After letting the carcass sit at Port Mahon for nearly two weeks, Delaware Department of Natural Resources and Environmental Control officials tied a tow strap to the whale’s tail at low tide. By high tide, they brought two boats in. They hooked a rope up to a winch to pull the carcass off the rocks and hauled it into the bay.
“It was gonna smell all summer,” said Rob Hossler, a wildlife administrator with the Division of Fish & Wildlife.
The whale, which the Marine Education Research and Rehabilitation Institute estimated to be 25 to 30 feet long and 1,500 pounds per foot (weighing more than 17 tons total), had been decomposing at the port since the end of April. Hossler said officials worried about the smell that would linger at the port if they didn’t remove the whale and what would happen if they pulled on the whale too hard and the carcass came apart in the rocks.

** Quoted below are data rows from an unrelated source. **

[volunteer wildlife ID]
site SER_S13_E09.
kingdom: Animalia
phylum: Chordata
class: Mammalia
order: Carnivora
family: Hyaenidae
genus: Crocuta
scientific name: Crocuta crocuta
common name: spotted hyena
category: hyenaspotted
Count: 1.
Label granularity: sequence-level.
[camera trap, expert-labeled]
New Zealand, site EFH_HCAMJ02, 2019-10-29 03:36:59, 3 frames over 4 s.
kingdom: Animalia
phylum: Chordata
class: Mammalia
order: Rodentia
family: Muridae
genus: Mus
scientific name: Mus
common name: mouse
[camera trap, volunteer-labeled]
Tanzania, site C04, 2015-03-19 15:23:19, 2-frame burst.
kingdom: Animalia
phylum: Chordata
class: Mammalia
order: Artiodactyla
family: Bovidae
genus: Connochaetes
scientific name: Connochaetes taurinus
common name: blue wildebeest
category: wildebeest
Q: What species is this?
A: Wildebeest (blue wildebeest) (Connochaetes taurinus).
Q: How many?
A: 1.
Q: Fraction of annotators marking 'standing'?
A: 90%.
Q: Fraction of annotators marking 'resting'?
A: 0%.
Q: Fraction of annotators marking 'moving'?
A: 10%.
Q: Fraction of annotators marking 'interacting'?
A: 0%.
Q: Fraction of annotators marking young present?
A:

“It wasn’t in the best shape when it came ashore, it had obviously been out at sea for a while,” Hossler said. “We weren’t sure, when we started pulling on it, what would happen, but it was obviously enough intact and buoyant enough that it came right out pretty easily.”
The whale is now in an “isolated wildlife area.” Hossler said he wouldn’t provide more detail on the whale’s location because he wants the carcass to decompose without human interference.
Bad weather and wind early last week delayed efforts to study and remove the whale, but Suzanne Thurman, the executive director of the MERR Institute, confirmed late last week it was a humpback whale.
“It [had] one flipper remaining that has the solid of edge of a humpback whale,” Thurman said.
It also had lumpy growths on its rostrum, a sure sign of the species, she said.
The whale is Delaware's fourth humpback whale death in over a year and the 42nd humpback whale death from January 2016 to the present from Maine to North Carolina.
It was confirmed a humpback whale just hours after the National Oceanic and Atmospheric Administration announced a need to investigate the reason behind 41 humpback whale deaths in the region.